En plus des approches individuelles pour réduire la contrainte thermique physiologique, les adaptations aux bâtiments peuvent aider à refroidir les environnements intérieurs. Ceux-ci comprennent des revêtements externes pour réfléchir la chaleur des bâtiments et des murs verts pour réduire les températures de surface, une isolation et un vitrage améliorés et une meilleure ventilation à travers et autour des bâtiments.
Les caractéristiques de l’environnement urbain et du paysage environnant influencent également les conditions dans les zones bâties. Les lacs, les grandes prairies et les parcs, et les zones extérieures ombragées, ainsi que la réduction de la pollution dans les villes sont importants.
Pour protéger les populations, les plans d’action contre la chaleur, qui comprennent des systèmes d’alerte précoce et une surveillance et un suivi robustes, doivent inclure des stratégies de refroidissement fondées sur des preuves.
Il est essentiel que les stratégies de refroidissement personnel que nous recommandons dans les plans d’action chaleur-santé soient basées sur des preuves scientifiques. Après tout, avoir un plan ne suffit pas ; ce doit être le bon plan. Trop de stratégies recommandées dans certains plans d’action existants sur la chaleur et la santé semblent être fondées sur la sagesse conventionnelle. »
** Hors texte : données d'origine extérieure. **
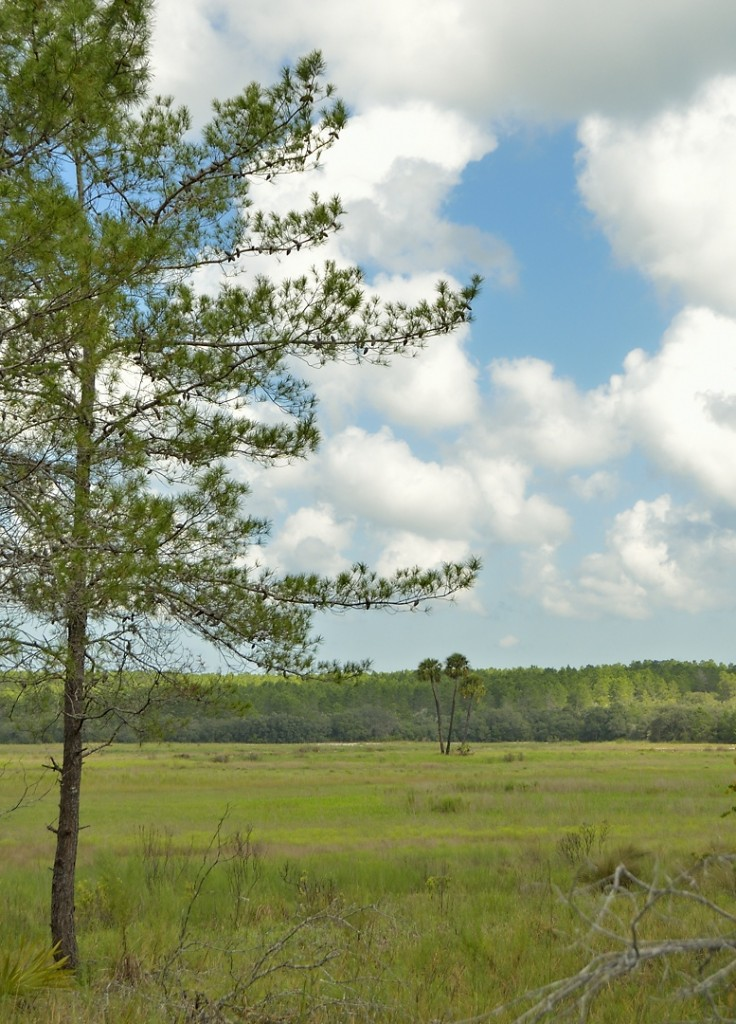 Zay Prairie, a lovely temporary wetland on FR05.  I can't think of many places where you see sand pine and sabal palms in contiguous habitats.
Ollie Jay, co-auteur principal de la série et professeur, Université de Sydney
Le professeur Jay a poursuivi : « Par exemple, il est généralement recommandé d’éviter les boissons sucrées et les repas riches en protéines, et de ne pas utiliser de ventilateurs, mais des études démontrent l’efficacité de refroidissement des ventilateurs à des températures plus élevées et d’autres stratégies telles que l’auto-arrosage. Des systèmes d’alerte précoce pour les épisodes de chaleur accablante, y compris des mesures fondées sur des preuves pour protéger les populations vulnérables et sensibiliser aux risques pour la santé posés par la chaleur, seront essentiels pour limiter les problèmes de santé et les décès dus aux épisodes de chaleur, aujourd’hui et à l’avenir. »
« En raison de l’activité humaine, il est inévitable qu’une grande partie de la population de la planète soit à l’avenir plus exposée à la chaleur extrême qu’elle ne le sont aujourd’hui. Au milieu de projections sévères sur les effets croissants du changement climatique, des investissements urgents dans la recherche et des mesures pour lutter contre les risques de chaleur extrême sont essentielles si la société veut non seulement survivre, mais aussi prospérer, dans un monde futur plus chaud », ajoute Jay.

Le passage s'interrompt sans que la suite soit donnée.